E-voting: the promise and the practice

16 Oct 2012

Looking at initiatives in Australian and overseas jurisdictions, this paper explores the opportunities and challenges that technology presents for the casting and counting of votes in parliamentary elections.

Digital technologies and the internet have dramatically altered the way Australians communicate, transact business and interact with government agencies. It is hardly surprising that technology’s application to the casting and counting of votes in ballots is an idea that has long been entertained and, in many circumstances, realised. Large and small organisations—corporate, community and civic—already use a variety of technologies to enable participants to elect board members, deliver binding votes on policies or budgets and generally contribute to decision-making. These votes may be cast in a particular physical location (a headquarters or local kiosk) or remotely via an internet connection. But how states employ technology in the serious political business of parliamentary elections is a challenge beset by conundrums and exposed to risks that demand sophisticated management.

In representative democracies, voting for members of legislatures is a foundational activity, and the methods, traditions and dynamics that characterise that voting act are usually a distinctive—and often cherished—element of the political culture that exists in the country or jurisdiction concerned.
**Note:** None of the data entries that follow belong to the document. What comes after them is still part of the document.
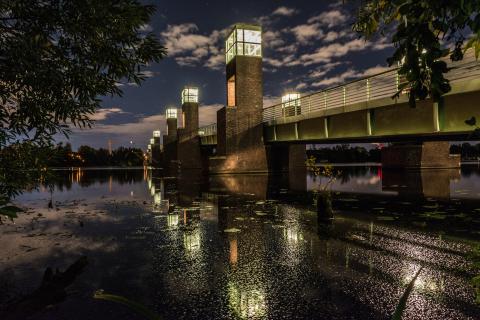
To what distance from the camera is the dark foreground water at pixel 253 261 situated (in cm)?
389

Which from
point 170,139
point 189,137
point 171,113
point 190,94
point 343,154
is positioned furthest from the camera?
point 343,154

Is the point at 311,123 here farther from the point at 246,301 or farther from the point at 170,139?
the point at 170,139

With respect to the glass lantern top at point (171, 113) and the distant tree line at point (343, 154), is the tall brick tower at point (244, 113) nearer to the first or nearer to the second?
the glass lantern top at point (171, 113)

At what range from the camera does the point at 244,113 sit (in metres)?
29.8

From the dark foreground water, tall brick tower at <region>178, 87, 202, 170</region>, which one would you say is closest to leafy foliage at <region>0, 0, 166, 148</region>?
the dark foreground water

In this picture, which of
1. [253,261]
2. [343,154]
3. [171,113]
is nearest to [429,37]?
[253,261]

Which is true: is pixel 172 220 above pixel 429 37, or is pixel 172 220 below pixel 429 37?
below

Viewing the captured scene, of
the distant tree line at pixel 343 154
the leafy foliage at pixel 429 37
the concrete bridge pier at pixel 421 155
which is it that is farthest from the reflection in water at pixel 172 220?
the distant tree line at pixel 343 154

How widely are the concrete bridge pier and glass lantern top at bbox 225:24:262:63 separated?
18.8 m

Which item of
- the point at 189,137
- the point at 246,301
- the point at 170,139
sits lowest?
the point at 246,301

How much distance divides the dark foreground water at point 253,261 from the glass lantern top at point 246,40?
74.5 feet

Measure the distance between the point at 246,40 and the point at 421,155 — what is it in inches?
860

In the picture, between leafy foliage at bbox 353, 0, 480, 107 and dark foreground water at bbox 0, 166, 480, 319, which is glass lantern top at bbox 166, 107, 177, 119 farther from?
leafy foliage at bbox 353, 0, 480, 107

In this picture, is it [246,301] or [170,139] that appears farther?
[170,139]
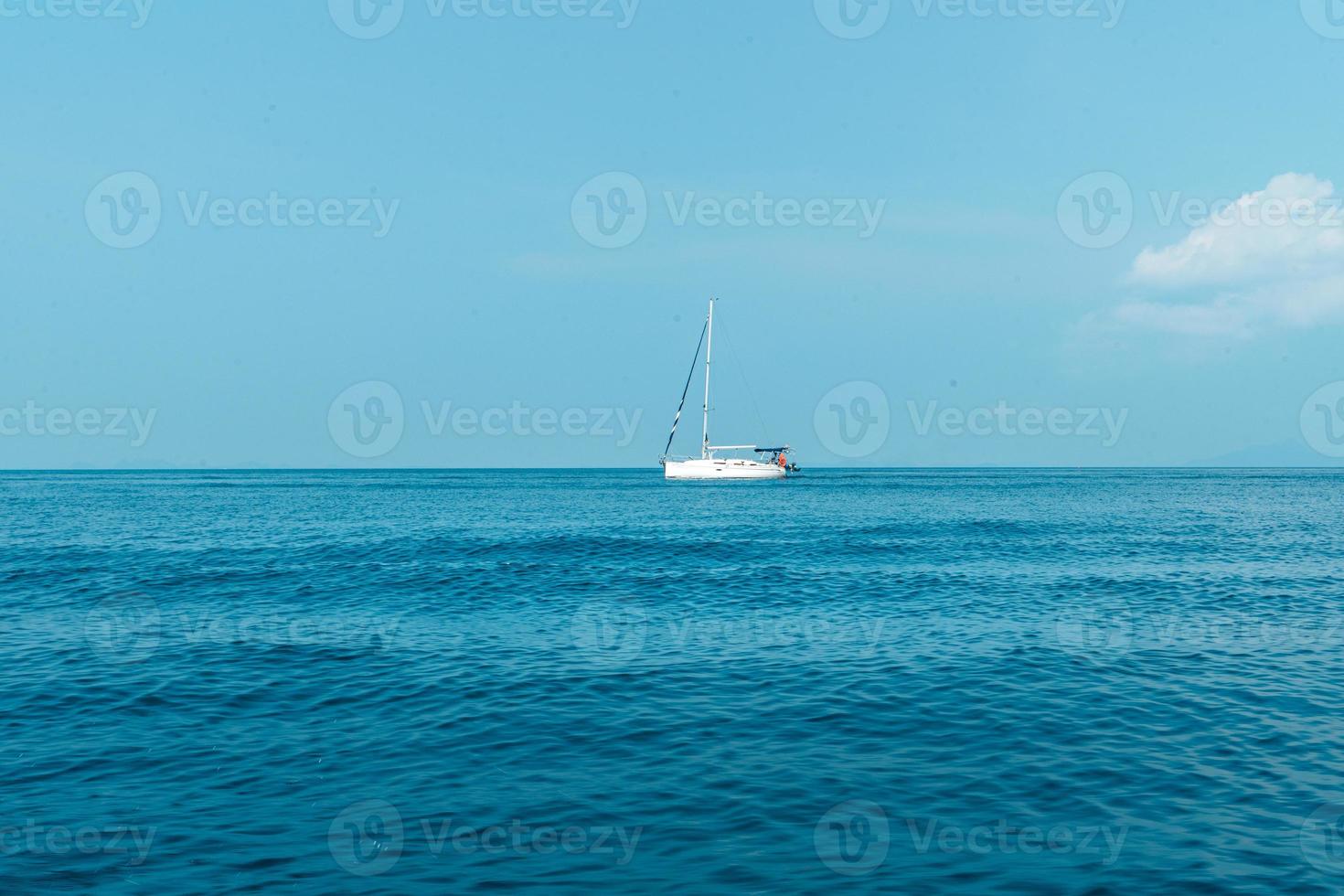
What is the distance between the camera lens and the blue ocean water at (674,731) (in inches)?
367

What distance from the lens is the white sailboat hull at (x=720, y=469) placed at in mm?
132625

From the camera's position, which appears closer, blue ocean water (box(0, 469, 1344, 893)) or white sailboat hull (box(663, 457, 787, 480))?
blue ocean water (box(0, 469, 1344, 893))

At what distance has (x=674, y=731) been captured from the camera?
1395 cm

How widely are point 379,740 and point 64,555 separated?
118ft

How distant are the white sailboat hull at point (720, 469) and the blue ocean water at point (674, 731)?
9796cm

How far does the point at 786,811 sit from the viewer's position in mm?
10633

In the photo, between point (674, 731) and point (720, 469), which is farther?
point (720, 469)

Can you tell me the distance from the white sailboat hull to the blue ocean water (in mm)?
97957

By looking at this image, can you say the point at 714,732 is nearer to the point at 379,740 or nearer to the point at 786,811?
the point at 786,811

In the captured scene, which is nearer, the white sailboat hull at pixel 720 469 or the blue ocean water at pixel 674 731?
the blue ocean water at pixel 674 731

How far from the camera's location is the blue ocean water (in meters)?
9.33

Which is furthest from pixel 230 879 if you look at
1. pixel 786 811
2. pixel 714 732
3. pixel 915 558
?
pixel 915 558

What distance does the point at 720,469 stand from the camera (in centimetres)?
13250

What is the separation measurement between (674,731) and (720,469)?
390 ft
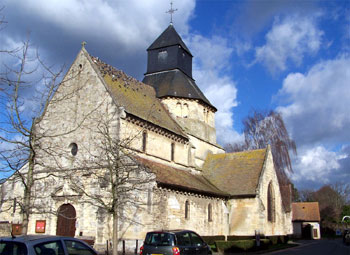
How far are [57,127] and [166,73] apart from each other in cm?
1291

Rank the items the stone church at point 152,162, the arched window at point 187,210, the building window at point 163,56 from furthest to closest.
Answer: the building window at point 163,56, the arched window at point 187,210, the stone church at point 152,162

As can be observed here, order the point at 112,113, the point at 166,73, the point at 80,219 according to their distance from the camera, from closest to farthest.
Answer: the point at 80,219 < the point at 112,113 < the point at 166,73

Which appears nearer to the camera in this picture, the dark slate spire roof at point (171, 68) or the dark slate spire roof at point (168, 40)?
the dark slate spire roof at point (171, 68)

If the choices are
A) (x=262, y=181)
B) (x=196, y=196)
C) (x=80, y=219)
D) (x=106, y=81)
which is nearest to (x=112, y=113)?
(x=106, y=81)

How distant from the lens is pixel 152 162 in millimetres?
25422

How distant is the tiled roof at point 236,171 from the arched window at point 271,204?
8.45ft

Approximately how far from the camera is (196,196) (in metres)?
25.7

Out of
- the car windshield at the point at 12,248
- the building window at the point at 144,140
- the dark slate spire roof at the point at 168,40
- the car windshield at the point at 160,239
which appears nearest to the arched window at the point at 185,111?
the dark slate spire roof at the point at 168,40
This paper explores the opportunities and challenges that technology presents for the casting and counting of votes in parliamentary elections. It looks at initiatives in Australian and overseas jurisdictions.

While this paper uses the generic term ‘electronic voting’ (e-voting) to connote the casting of a vote using an electronic technological device—as opposed to, say, depositing a pencil-marked paper into a ballot box—it is necessary to distinguish two key categories of ‘electronic voting’: localised electronic voting (LEV) and remote electronic voting (REV).
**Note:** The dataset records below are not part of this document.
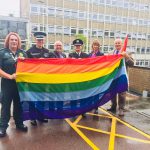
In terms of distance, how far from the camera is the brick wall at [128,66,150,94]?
958 cm

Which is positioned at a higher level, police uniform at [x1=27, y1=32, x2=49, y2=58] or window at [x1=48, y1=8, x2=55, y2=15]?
window at [x1=48, y1=8, x2=55, y2=15]

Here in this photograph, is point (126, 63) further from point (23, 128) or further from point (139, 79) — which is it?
point (139, 79)

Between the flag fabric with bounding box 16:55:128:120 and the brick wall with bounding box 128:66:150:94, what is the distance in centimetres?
380

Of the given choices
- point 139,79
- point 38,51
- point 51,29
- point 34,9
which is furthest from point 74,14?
point 38,51

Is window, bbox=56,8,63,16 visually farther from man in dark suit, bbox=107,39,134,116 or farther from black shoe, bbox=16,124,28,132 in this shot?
black shoe, bbox=16,124,28,132

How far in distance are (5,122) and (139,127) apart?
3.14 metres

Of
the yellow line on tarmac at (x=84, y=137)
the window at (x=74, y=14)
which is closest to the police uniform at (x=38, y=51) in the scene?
the yellow line on tarmac at (x=84, y=137)

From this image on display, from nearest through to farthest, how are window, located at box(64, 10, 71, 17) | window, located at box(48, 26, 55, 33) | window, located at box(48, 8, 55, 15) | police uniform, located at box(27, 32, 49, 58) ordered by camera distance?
police uniform, located at box(27, 32, 49, 58) → window, located at box(48, 8, 55, 15) → window, located at box(48, 26, 55, 33) → window, located at box(64, 10, 71, 17)

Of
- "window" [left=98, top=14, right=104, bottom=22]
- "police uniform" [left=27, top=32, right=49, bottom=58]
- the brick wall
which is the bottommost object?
the brick wall

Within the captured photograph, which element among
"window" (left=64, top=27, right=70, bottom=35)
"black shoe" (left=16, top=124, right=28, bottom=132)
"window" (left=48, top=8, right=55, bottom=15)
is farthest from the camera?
"window" (left=64, top=27, right=70, bottom=35)

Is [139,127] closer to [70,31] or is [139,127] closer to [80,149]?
[80,149]

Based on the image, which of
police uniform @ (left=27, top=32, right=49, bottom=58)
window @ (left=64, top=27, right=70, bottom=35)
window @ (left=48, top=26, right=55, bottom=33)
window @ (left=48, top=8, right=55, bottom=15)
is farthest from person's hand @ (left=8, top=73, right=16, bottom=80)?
window @ (left=64, top=27, right=70, bottom=35)

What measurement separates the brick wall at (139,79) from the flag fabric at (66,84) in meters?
3.80

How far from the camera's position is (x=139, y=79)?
32.8 ft
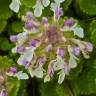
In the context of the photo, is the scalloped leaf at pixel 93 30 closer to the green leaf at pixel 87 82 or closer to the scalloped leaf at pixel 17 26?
the green leaf at pixel 87 82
LEV typically requires an elector to present themselves at an officially-designated place (polling booth, standalone kiosk et cetera.) and to cast a vote using an in situ electronic device—a computer, a touch-screen or similar. Using REV enables an elector to cast their vote at a distance from the hub that actually captures, records and counts their vote—typically by a voter logging on to a (secure) internet connection and following a series of prompts that validates the elector’s entitlement to vote and then enables them to do so.

The Australian Electoral Commission (AEC) has frequently turned its mind to the question of electronic voting, and has conducted relevant trials. The Commission remains of the view that:

  • There is no evidence to suggest that there is any political or community support for changing the voting systems presently used in Australia. This is an important point to appreciate when considering the possibility of introducing any form of electronic voting in this country. In our view, the introduction of any form of electronic voting must support the present voting systems and voting culture.

This paper touches on some of successes and failures of e-voting and is intended to stimulate ongoing thinking about the relationship between technology’s capacities and citizens’ aspirations.